Colony morphologies on 2% malt extract agar (MEA; BD, Sparks, MD USA) plates were observed and described after six weeks of incubation at 25 °C. Microscopic morphology was examined using slide cultures [48]. Digital images of samples were acquired using a Nikon Eclipse 80i (Tokyo, Japan) microscope and were digitally optimized with the software NIS-Elements Documentation (v. 4.00.00). The modified slide culture method was applied to observe the sporulation [49]. Pieces of 2% MEA (1 cm × 1 cm) were placed above two layers of sterilized filter paper on the bottom of a Petri dish and kept moisture with sterilized water. The edge of each agar block was inoculated with a small amount of mycelium, and a sterile cover slip was placed over the inoculated agar. After 30–60 days, the cover slide was removed from the agar block and then was placed on a slide with water mounting for morphological observation. At least 20 measurements per structure were conducted under a microscope with differential interference contrast (DIC).
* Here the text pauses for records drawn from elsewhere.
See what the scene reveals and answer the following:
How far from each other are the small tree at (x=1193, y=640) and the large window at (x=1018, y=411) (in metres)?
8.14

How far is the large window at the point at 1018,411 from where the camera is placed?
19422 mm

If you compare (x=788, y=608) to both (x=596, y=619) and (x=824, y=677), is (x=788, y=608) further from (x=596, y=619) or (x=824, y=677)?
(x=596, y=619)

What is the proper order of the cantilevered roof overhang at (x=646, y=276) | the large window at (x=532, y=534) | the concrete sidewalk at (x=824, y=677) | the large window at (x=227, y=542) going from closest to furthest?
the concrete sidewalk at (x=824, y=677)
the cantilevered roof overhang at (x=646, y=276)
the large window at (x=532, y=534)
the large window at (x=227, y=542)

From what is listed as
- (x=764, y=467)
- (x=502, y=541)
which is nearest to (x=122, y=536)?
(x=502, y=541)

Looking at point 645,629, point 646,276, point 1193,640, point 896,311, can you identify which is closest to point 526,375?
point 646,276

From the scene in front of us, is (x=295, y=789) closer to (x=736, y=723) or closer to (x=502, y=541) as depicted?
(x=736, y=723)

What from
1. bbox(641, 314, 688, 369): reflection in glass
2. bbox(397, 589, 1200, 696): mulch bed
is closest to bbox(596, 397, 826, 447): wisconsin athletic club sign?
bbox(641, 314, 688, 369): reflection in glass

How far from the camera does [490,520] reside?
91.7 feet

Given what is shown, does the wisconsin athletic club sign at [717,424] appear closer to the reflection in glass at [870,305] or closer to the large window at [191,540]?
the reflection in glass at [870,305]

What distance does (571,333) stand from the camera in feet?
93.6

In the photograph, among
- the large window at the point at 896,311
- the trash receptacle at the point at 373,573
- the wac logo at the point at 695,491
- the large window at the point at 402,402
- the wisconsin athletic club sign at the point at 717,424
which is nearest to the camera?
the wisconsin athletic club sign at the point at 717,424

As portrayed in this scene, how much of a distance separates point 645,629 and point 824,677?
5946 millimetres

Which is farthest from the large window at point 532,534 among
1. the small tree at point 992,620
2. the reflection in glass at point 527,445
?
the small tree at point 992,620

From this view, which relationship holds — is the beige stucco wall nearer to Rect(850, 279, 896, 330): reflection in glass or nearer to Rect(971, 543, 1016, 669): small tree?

2.4. DNA Extraction, PCR Amplification, and Sequencing

Genomic DNA was extracted from fungal mycelia on MEA plates, as previous described [50] and amended with cell disruption by beating for 45 s and 50 s before being incubated at 85 °C in a water bath for 45–60 min. ACT (the partial actin gene), ITS, mtSSU (mitochondrial small subunit ribosomal DNA), nucLSU (the nuclear ribosomal large subunit), RPB1 (the largest subunit of RNA polymerase II), SSU (the small subunit of nuclear ribosomal RNA gene), TEF (translation elongation factor), and TUB (the partial β-tubulin gene) fragments were PCR-amplified with corresponding primers and annealing temperatures (Table 1). PCR amplifications were made from 30-μL reaction mixtures containing 1.0-μL DNA template, 1.0-μL each forward and reverse primers, 15 μL of 2× MasterMix (TIANGEN Co. Ltd. Beijing, China), and 12 μL of H2O. The PCR parameters were 94 °C for 40 s, followed by 40 cycles at the temperatures appropriate for the gene amplified (Table 1) for 60 s, 72 °C for 90 s, and a final extension at 72 °C for 10 min. The PCR products were sequenced by SinoGenoMax Co. Ltd. (Beijing, China). The sequenced amplicons were compared with those in the GenBank database via BLAST searching to find the most similar taxonomic designations (Table S1). All novel sequences obtained in this study were deposited in the NCBI GenBank database (Table S1), and the final matrices were used for phylogenetic analyses in TreeBASE (www.treebase.org; accession number: S22289).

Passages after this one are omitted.